Once I recover my breath, I yell again, “Go, Clara!”
“Get her,” Seth yells.
I have one brief sight of Clara hesitating, blue eyes filled with panic.
Cody races toward her.
She whirls around as a blow rocks my head to the side, turning my world black.
CHAPTER 17
"Shit." A brown paper bag splits in my hands, spilling canned soup across the sidewalk.
I drop to my knees, grabbing at them before they can roll under parked cars. This is important. We’re running low on cash. I can’t afford to waste any food.
“Need some help?” His scent hits me a second before his friendly call.
Abandoning the soup, I scramble to get up and run.
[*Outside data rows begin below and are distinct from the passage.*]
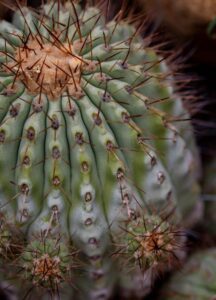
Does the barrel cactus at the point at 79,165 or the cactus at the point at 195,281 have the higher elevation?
the barrel cactus at the point at 79,165

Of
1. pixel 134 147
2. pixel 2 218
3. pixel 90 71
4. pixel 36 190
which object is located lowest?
pixel 2 218

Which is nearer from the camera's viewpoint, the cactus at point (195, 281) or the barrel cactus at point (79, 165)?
the barrel cactus at point (79, 165)

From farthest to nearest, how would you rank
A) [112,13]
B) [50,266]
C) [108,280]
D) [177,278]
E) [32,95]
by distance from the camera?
1. [112,13]
2. [177,278]
3. [108,280]
4. [32,95]
5. [50,266]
The man—the shifter—is standing feet away. Not close enough to grab me, but not so far away I can relax.
With my body half-turned to my car and my hand hovering near my back pocket where I stuffed my car keys, I hesitate.
I battle with the need to rescue my food or to run away.
In the end, the handsome dark-haired shifter decides the next course of action. Bending, he picks up one can before it can roll under a parked car. Then another. In seconds, he has all my food back in the ripped bag which he places on the side-walk and backs away from it—and me.
He looks at me then. “I won’t pick up the bag. It’ll probably split again, but I think I got everything.”
The need for food overcomes the need to run. For now. Clara and I arrived in Minnesota a couple of days ago and we needed supplies. If I hadn’t spent so much in the store, I’d turn away and never look back. But it’s not a small amount of food I’d be walking away from.
“You didn’t have to do that for me,” I say, not moving a step closer.
He gives me a crooked smile. “I’m a man who likes to help out when he can. Well, I’ll see you around. Oh, I’m Adrian, by the way.”
And then he leaves.
He knows—must smell—that I’m a female shifter, and I’m alone. He doesn’t ask what I’m doing here. Doesn’t try to grab me. He just leaves.
I watch him climb into a black jeep and drive away.
It isn’t until I’ve snatched up the ripped paper bag and gotten back into my car that I find the bundle of notes he must have tucked inside.
There must be nearly a hundred dollars here.
Why would he help me and not demand anything in return?
“It was a brave thing you did.” The male voice slips into my sluggish brain. Faint, but growing louder as I return to consciousness. “A stupid thing, but brave.”
A stone digs into my cheek, and as I slowly turn to move it, my head swims, and I moan as my belly roils.
Footsteps crunch toward me and stop inches from my head.
A familiar scent clues me in on who it is. Seth.
Sensing how vulnerable I am, I flutter my eyes open.